CVE-2024-30963 identifies a buffer overflow vulnerability within the navigation2 package of the Open Robotics Robotic Operating System 2 (ROS2), specifically targeting the Humble distribution. Buffer overflow vulnerabilities occur when a program writes more data to a buffer than it can hold, potentially overwriting adjacent memory and enabling arbitrary code execution. In this case, a local attacker with limited privileges can craft a malicious script that triggers the overflow, allowing execution of arbitrary code with the privileges of the affected process. The vulnerability is classified under CWE-94, which relates to improper control of code generation, indicating that the crafted script likely exploits unsafe code execution mechanisms within navigation2. The CVSS v3.1 base score of 7.8 reflects high severity, with attack vector local (AV:L), low attack complexity (AC:L), low privileges required (PR:L), no user interaction (UI:N), unchanged scope (S:U), and high impact on confidentiality, integrity, and availability (C:H/I:H/A:H). This means the attacker must have local access but can exploit the vulnerability without user interaction or elevated privileges, potentially leading to full compromise of the affected system. ROS2 is widely used in robotics research, industrial automation, and autonomous systems, making this vulnerability significant for organizations deploying ROS2-based robots or systems. No patches or known exploits are currently reported, but the absence of patches necessitates proactive mitigation. The vulnerability’s presence in navigation2, a core navigation stack, implies that exploitation could disrupt robotic navigation, leading to operational failures or safety hazards.

The impact of CVE-2024-30963 is substantial for organizations utilizing ROS2 in robotics and automation. Successful exploitation allows local attackers to execute arbitrary code, potentially leading to full system compromise. This threatens confidentiality by exposing sensitive data processed by robotic systems, integrity by allowing manipulation of navigation and control logic, and availability by causing system crashes or erratic robot behavior. In industrial or safety-critical environments, such as manufacturing, logistics, healthcare robotics, or autonomous vehicles, this could result in operational downtime, safety incidents, or financial losses. The requirement for local access limits remote exploitation but does not eliminate risk in multi-user or shared environments, including development labs, research institutions, or cloud-based robotics platforms. The lack of known exploits currently reduces immediate threat but also means organizations must be vigilant as exploit code could emerge rapidly once details are public. The vulnerability could also be leveraged as a foothold for lateral movement within networks hosting ROS2 systems.

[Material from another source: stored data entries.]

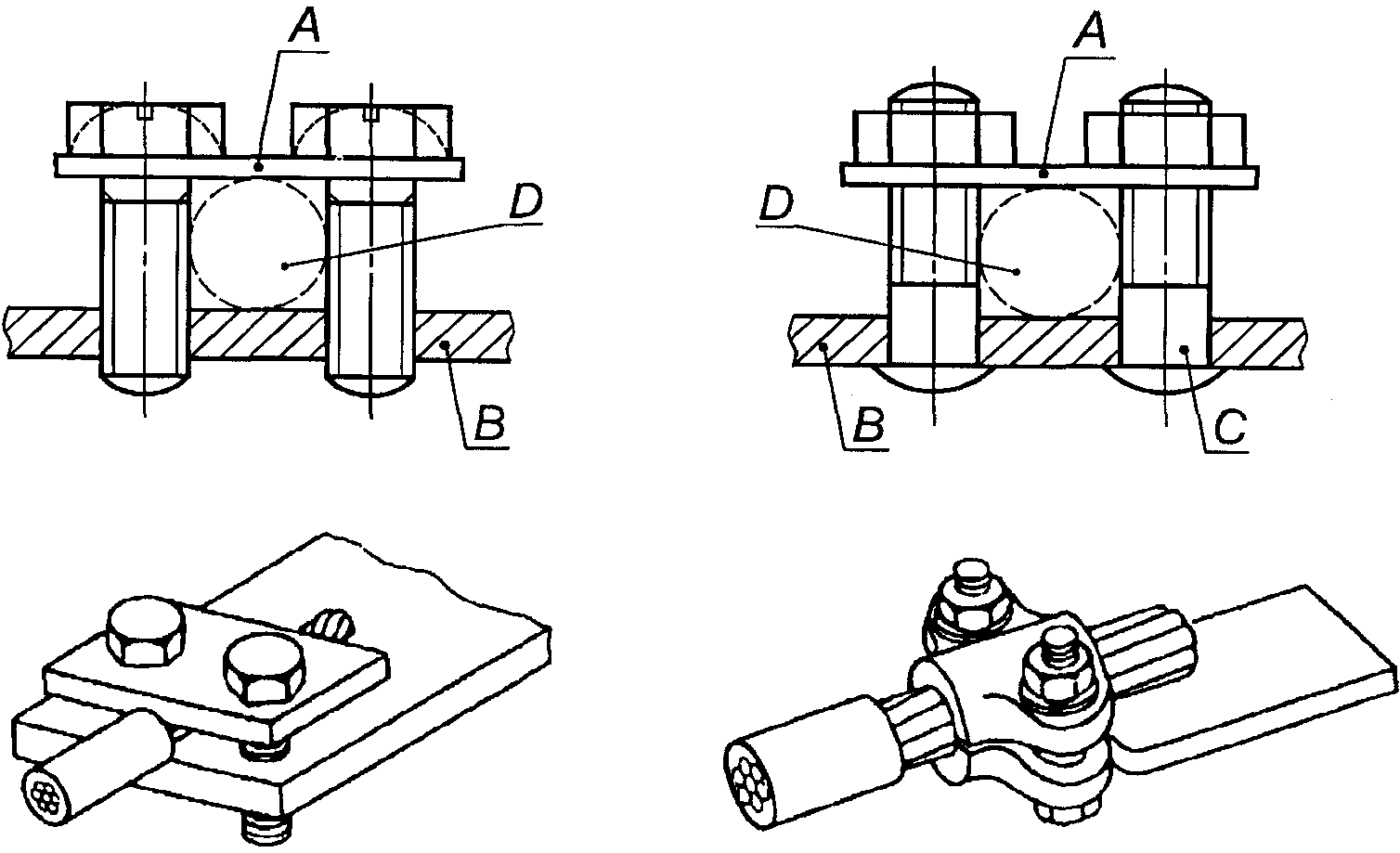 A
D
B
A
D
B
C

To mitigate CVE-2024-30963, organizations should first monitor official ROS2 and navigation2 repositories for patches or security advisories and apply updates promptly once available. Until patches are released, restrict local access to ROS2 systems by enforcing strict access controls and user permissions, limiting the ability of untrusted users to execute scripts or interact with navigation2 components. Employ application whitelisting to prevent execution of unauthorized scripts. Conduct code audits and static analysis on custom ROS2 packages to identify unsafe code execution patterns similar to CWE-94. Use containerization or sandboxing to isolate ROS2 navigation2 processes, minimizing impact if exploitation occurs. Implement robust logging and monitoring to detect anomalous script executions or crashes in navigation2. In environments where ROS2 is deployed on networked robots, segment networks to reduce lateral movement risk. Educate developers and operators on secure coding practices and the risks of executing untrusted scripts within ROS2. Finally, consider disabling or limiting navigation2 features that process external scripts if not essential.